The host of the show (who knows where the car is) now opens one of the doors not selected by the contestant, and reveals a goat. The host now gives the contestant the choice of either (a) retaining the door chosen first, or (b) switching and choosing the other (unopened) door.
- Which of the following do you think is the contestant’s best strategy?
- Always retain the first choice.
- Always change and select the other door.
- Choose either unopened door at random.
- Use a computer simulation to estimate the probabilities to determine the best strategy. Hint: remember the crucial information: the host of the show knows where the car is, and opens one of the doors not selected by the contestant, and reveals a goat.
Exercise 3.42 Suppose a specialist doctors surgery schedules a maximum of \(20\) patients per day, but history shows that each patient has a chance of not showing up (a ‘no-show’).
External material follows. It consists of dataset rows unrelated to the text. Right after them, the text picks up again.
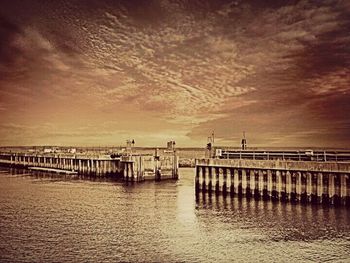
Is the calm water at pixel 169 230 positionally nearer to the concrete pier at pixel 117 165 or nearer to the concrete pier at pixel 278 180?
the concrete pier at pixel 278 180

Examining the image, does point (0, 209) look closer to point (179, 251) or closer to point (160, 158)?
point (179, 251)

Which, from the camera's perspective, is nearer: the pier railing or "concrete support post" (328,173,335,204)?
"concrete support post" (328,173,335,204)

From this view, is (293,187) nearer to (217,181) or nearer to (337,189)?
(337,189)

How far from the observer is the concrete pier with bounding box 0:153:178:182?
95.4 meters

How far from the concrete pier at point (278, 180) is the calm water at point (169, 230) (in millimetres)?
→ 2766

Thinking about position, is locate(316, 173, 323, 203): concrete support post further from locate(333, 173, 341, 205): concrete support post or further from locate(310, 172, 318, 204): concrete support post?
locate(333, 173, 341, 205): concrete support post

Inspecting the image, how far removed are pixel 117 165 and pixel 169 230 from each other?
67.8 metres

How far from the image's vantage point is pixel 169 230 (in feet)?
137

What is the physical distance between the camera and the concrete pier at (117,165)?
95.4m

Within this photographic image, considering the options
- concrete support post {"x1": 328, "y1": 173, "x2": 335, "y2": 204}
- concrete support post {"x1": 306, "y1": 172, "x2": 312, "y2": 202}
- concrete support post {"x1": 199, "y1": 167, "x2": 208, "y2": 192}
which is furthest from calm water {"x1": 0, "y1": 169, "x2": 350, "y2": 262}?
concrete support post {"x1": 199, "y1": 167, "x2": 208, "y2": 192}

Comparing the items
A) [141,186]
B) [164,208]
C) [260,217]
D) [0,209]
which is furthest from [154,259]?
[141,186]

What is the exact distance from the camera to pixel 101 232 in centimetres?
4081

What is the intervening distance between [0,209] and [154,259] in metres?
30.8

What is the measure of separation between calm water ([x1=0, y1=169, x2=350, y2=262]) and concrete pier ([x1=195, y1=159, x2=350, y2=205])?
2766 mm
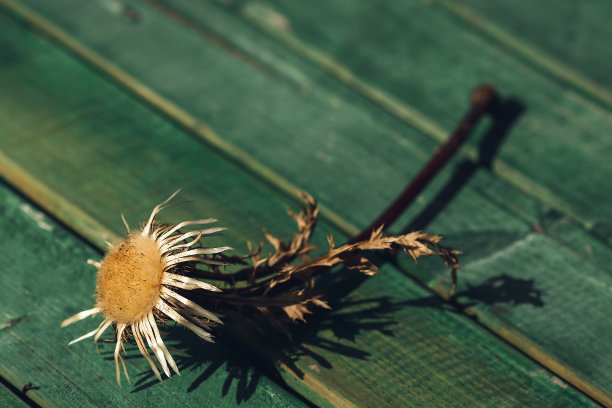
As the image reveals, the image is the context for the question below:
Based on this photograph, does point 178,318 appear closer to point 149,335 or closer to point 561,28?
point 149,335

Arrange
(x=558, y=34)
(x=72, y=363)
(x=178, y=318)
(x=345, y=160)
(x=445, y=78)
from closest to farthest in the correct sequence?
(x=178, y=318) → (x=72, y=363) → (x=345, y=160) → (x=445, y=78) → (x=558, y=34)

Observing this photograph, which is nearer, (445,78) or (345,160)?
(345,160)

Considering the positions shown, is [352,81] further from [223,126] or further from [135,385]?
[135,385]

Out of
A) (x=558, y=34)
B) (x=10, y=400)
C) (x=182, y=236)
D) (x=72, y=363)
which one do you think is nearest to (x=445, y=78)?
(x=558, y=34)

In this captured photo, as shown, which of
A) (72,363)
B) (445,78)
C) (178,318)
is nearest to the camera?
(178,318)

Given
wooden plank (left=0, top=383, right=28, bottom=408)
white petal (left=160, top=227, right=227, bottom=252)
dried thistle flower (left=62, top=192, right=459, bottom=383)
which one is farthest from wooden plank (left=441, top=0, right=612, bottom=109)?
wooden plank (left=0, top=383, right=28, bottom=408)

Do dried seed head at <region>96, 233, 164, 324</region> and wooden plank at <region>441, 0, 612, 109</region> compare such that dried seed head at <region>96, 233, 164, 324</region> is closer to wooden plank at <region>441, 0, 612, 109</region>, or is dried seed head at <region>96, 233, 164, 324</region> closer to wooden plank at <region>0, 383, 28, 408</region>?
wooden plank at <region>0, 383, 28, 408</region>

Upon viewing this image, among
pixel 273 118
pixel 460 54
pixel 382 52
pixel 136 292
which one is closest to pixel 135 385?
pixel 136 292
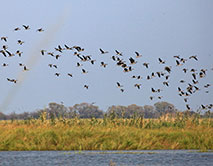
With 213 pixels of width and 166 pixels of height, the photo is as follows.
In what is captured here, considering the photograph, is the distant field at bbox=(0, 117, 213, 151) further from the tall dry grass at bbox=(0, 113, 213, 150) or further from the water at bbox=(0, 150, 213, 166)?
the water at bbox=(0, 150, 213, 166)

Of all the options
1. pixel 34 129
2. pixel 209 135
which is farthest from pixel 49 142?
pixel 209 135

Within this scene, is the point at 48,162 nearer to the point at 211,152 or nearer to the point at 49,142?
the point at 49,142

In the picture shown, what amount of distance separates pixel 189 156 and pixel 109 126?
8.31m

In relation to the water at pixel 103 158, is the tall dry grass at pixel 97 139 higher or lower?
higher

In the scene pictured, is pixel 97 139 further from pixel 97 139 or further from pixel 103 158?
pixel 103 158

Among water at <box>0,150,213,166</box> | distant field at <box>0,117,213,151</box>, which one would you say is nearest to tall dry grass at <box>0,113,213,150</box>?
distant field at <box>0,117,213,151</box>

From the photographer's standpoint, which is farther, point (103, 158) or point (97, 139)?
point (97, 139)

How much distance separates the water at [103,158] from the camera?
2012 cm

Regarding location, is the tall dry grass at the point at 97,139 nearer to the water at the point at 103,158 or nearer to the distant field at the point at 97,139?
the distant field at the point at 97,139

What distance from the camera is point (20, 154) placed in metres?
23.6

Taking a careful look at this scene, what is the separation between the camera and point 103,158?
21578mm

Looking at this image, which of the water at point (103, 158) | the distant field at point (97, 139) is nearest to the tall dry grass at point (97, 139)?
the distant field at point (97, 139)

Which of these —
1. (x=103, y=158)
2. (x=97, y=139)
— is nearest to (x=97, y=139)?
(x=97, y=139)

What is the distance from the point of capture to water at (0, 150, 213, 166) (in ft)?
Answer: 66.0
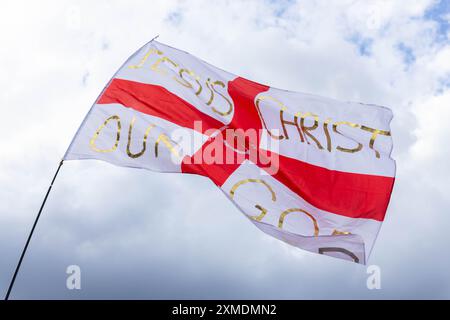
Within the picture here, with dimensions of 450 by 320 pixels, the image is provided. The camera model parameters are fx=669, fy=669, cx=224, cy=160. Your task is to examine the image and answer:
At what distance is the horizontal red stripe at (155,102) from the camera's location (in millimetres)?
15727

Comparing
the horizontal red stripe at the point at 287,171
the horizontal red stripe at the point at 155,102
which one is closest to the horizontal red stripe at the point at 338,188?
the horizontal red stripe at the point at 287,171

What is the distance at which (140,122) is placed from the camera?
50.4 ft

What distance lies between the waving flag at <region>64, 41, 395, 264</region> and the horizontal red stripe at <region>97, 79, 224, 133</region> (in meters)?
0.03

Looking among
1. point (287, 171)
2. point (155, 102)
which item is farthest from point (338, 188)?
point (155, 102)

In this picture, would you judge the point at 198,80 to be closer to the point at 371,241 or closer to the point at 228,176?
the point at 228,176

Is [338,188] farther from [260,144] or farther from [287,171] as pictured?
[260,144]

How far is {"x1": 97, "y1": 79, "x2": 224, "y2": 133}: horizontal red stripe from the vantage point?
1573 centimetres

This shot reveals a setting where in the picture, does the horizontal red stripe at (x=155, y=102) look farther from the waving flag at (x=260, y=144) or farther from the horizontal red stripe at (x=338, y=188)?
the horizontal red stripe at (x=338, y=188)

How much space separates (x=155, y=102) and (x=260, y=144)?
2.69 m

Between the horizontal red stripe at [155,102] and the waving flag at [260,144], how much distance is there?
3cm

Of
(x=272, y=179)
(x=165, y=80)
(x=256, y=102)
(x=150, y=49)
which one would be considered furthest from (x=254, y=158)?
(x=150, y=49)

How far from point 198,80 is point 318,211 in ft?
15.0

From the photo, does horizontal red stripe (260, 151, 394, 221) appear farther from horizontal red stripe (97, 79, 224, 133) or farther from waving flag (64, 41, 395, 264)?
horizontal red stripe (97, 79, 224, 133)

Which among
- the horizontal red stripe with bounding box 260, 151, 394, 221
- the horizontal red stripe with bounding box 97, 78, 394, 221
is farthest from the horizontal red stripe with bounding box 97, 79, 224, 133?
the horizontal red stripe with bounding box 260, 151, 394, 221
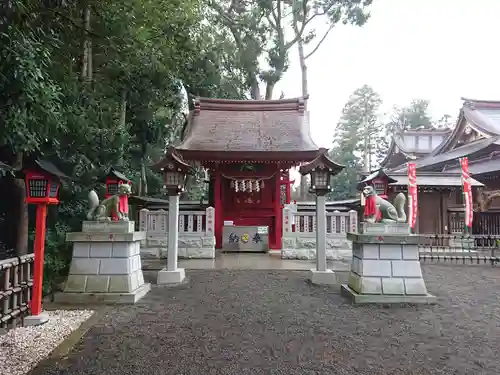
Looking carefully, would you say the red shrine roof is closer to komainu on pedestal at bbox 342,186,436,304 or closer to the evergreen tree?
komainu on pedestal at bbox 342,186,436,304

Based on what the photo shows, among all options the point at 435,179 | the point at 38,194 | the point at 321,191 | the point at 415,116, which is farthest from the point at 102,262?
the point at 415,116

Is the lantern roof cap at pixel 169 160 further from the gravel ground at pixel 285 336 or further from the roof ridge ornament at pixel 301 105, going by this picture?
the roof ridge ornament at pixel 301 105

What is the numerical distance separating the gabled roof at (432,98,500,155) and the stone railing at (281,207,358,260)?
13581 millimetres

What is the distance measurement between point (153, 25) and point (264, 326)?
10353 mm

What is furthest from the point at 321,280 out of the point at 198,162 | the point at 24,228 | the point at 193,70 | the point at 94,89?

For simplicity, assume that each patient has the same ‘no-show’ probability, and that patients operate independently. If more than \(15\) patients show up on any one day, the clinic runs late by the end of the day.
- What is the probability the clinic runs late? Write an R function that allows for a simulation to answer the question.
- Perform a sensitivity analysis, where the probability that each patients is a no-show varies (e.g., \(10\)%; \(15\)%; \(20\)%), to see the impact this has on the probability that the clinic runs late.
- Perform a sensitivity analysis to see the impact on the probability of running late, if between \(18\) and \(25\) patients are booked per day.
Exercise 3.43 Consider drawing five cards at random from a fair pack; what is the probability that at least cards \(3\) are hearts?
This question is not too difficult to answer using the counting methods of Sect. 3.6; you should show that the answer is approximately \(0.0927\) using these methods.
Create an R simulation to check the answer.